■ **TASK PROMPT**: Take the data that follows and retype it word for word.

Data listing
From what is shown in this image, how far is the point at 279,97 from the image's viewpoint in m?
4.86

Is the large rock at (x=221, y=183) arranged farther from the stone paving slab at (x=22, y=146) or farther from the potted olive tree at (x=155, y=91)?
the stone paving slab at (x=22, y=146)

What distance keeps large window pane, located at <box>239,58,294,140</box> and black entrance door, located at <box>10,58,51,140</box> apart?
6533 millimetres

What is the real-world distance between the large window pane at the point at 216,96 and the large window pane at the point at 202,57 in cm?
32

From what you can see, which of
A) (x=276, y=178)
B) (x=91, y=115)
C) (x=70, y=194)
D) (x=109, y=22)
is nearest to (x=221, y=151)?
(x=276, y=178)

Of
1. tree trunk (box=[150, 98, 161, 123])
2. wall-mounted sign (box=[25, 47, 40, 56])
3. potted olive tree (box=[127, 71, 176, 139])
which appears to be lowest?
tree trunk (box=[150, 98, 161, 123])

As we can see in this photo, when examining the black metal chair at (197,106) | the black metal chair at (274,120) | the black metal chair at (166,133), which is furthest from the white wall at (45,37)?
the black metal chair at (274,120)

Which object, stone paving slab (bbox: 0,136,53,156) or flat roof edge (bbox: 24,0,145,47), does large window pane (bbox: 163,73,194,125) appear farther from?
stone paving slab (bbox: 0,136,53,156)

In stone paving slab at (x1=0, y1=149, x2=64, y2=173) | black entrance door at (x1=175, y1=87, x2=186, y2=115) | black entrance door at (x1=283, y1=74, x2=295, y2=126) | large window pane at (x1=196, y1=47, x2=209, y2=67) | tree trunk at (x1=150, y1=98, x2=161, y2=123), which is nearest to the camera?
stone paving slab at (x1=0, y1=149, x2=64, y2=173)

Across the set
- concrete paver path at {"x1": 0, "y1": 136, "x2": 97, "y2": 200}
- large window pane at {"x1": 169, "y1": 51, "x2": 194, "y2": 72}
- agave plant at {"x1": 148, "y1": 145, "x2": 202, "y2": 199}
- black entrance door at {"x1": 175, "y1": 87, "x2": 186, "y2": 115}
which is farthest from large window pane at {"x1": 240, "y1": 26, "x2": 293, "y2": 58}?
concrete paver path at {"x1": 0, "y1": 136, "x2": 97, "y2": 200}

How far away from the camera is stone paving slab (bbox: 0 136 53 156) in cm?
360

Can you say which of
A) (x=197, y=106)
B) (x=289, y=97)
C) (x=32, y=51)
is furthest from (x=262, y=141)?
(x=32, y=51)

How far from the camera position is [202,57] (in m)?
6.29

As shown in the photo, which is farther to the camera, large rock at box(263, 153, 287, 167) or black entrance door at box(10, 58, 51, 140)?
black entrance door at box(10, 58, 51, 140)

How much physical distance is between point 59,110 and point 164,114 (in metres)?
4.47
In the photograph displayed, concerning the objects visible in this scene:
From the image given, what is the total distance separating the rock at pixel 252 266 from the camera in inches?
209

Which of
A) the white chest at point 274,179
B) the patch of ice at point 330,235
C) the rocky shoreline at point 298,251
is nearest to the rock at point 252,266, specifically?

■ **COMPLETE RESPONSE**:
From what is shown in this image, how far is the point at 279,97 from the image's viewpoint in m?
4.86

Is the large rock at (x=221, y=183) arranged farther from the stone paving slab at (x=22, y=146) or farther from the potted olive tree at (x=155, y=91)?
the stone paving slab at (x=22, y=146)

What distance keeps large window pane, located at <box>239,58,294,140</box> and black entrance door, located at <box>10,58,51,140</box> apart?
6533 millimetres

What is the real-world distance between the large window pane at the point at 216,96 and the large window pane at the point at 202,57 in cm?
32

From what you can see, which of
A) (x=276, y=178)
B) (x=91, y=115)
C) (x=70, y=194)
D) (x=109, y=22)
is nearest to (x=221, y=151)?
(x=276, y=178)

Of
1. tree trunk (box=[150, 98, 161, 123])
2. wall-mounted sign (box=[25, 47, 40, 56])
3. potted olive tree (box=[127, 71, 176, 139])
which appears to be lowest?
tree trunk (box=[150, 98, 161, 123])

As we can see in this photo, when examining the black metal chair at (197,106) | the black metal chair at (274,120) | the black metal chair at (166,133), which is furthest from the white wall at (45,37)?
the black metal chair at (274,120)

Which object, stone paving slab (bbox: 0,136,53,156) or flat roof edge (bbox: 24,0,145,47), does large window pane (bbox: 163,73,194,125) appear farther from?
stone paving slab (bbox: 0,136,53,156)

In stone paving slab at (x1=0, y1=149, x2=64, y2=173) | black entrance door at (x1=175, y1=87, x2=186, y2=115) | black entrance door at (x1=283, y1=74, x2=295, y2=126) | large window pane at (x1=196, y1=47, x2=209, y2=67) | tree trunk at (x1=150, y1=98, x2=161, y2=123), which is nearest to the camera?
stone paving slab at (x1=0, y1=149, x2=64, y2=173)

Across the set
- concrete paver path at {"x1": 0, "y1": 136, "x2": 97, "y2": 200}
- large window pane at {"x1": 169, "y1": 51, "x2": 194, "y2": 72}
- agave plant at {"x1": 148, "y1": 145, "x2": 202, "y2": 199}
- black entrance door at {"x1": 175, "y1": 87, "x2": 186, "y2": 115}
which is farthest from large window pane at {"x1": 240, "y1": 26, "x2": 293, "y2": 58}?
concrete paver path at {"x1": 0, "y1": 136, "x2": 97, "y2": 200}

How far away from the camera is stone paving slab (bbox: 0 136 53 156) in cm?
360

Can you say which of
A) (x=197, y=106)
B) (x=289, y=97)
C) (x=32, y=51)
is furthest from (x=262, y=141)?
(x=32, y=51)

How far from the camera position is [202,57] (in m)?
6.29

As shown in the photo, which is farther to the camera, large rock at box(263, 153, 287, 167) or black entrance door at box(10, 58, 51, 140)?
black entrance door at box(10, 58, 51, 140)

How much physical distance is between point 59,110 and point 164,114 (in metres)?
4.47
In the photograph displayed, concerning the objects visible in this scene:
From the image given, what is the total distance separating the rock at pixel 252 266 from the camera in inches?
209

Which of
A) the white chest at point 274,179
B) the patch of ice at point 330,235
C) the rocky shoreline at point 298,251
is nearest to the rock at point 252,266, specifically?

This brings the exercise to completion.